**Given exercise:**
Return each line of the records with nothing changed, pictures excepted.

**Supplied material:**
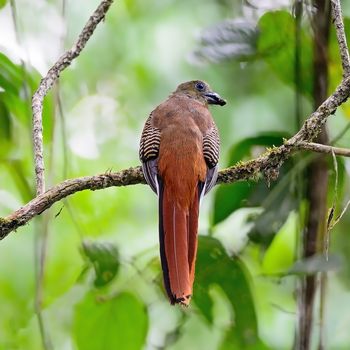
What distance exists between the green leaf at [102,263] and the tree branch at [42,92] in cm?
73

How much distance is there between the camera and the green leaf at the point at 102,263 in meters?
2.97

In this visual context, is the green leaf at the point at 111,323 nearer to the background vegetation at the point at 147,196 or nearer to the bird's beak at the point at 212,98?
the background vegetation at the point at 147,196

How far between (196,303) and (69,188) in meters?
0.98

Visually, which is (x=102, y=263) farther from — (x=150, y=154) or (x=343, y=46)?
(x=343, y=46)

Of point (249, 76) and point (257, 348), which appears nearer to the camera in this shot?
point (257, 348)

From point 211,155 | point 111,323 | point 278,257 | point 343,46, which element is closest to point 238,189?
point 211,155

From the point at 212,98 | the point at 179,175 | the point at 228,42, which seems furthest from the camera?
the point at 212,98

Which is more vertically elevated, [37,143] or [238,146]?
[238,146]

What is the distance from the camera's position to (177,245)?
246 centimetres

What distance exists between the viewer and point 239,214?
439 centimetres

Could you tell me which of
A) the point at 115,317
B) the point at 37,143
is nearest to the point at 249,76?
the point at 115,317

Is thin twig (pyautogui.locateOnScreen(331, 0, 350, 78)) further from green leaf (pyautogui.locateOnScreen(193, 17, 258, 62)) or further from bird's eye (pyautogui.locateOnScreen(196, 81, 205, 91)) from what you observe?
bird's eye (pyautogui.locateOnScreen(196, 81, 205, 91))

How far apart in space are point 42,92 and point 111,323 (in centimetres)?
95

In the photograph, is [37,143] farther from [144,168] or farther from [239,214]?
[239,214]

**Solution to the exercise:**
What distance exists between the green leaf at [102,263] and the tree branch at [42,92] in cm?
73

How much distance is there between the camera and the green leaf at the point at 102,263 in meters?
2.97

In this visual context, is the green leaf at the point at 111,323 nearer to the background vegetation at the point at 147,196 or nearer to the bird's beak at the point at 212,98?
the background vegetation at the point at 147,196

How far between (196,303) and (69,188) in meters?
0.98

Visually, which is (x=102, y=263) farther from — (x=150, y=154) or (x=343, y=46)?
(x=343, y=46)

Of point (249, 76) and point (257, 348), which appears nearer to the camera in this shot?
point (257, 348)

From point 211,155 | point 111,323 | point 278,257 | point 343,46, which element is closest to point 238,189?
point 211,155

From the point at 212,98 | the point at 179,175 | the point at 228,42, which seems furthest from the camera?
the point at 212,98

Which is more vertically elevated, [37,143] or [238,146]?
[238,146]

What is the distance from the camera's position to (177,245)?
246 centimetres

What distance exists between the viewer and point 239,214?
439 centimetres

Could you tell me which of
A) the point at 115,317
B) the point at 37,143
is nearest to the point at 249,76?
the point at 115,317

Is thin twig (pyautogui.locateOnScreen(331, 0, 350, 78)) further from green leaf (pyautogui.locateOnScreen(193, 17, 258, 62)) or further from bird's eye (pyautogui.locateOnScreen(196, 81, 205, 91)) from what you observe?
bird's eye (pyautogui.locateOnScreen(196, 81, 205, 91))

How far apart in space are point 42,92 and point 111,323 (in centimetres)?
95

In the photograph, is [37,143] farther from [144,168] or farther from [239,214]?
[239,214]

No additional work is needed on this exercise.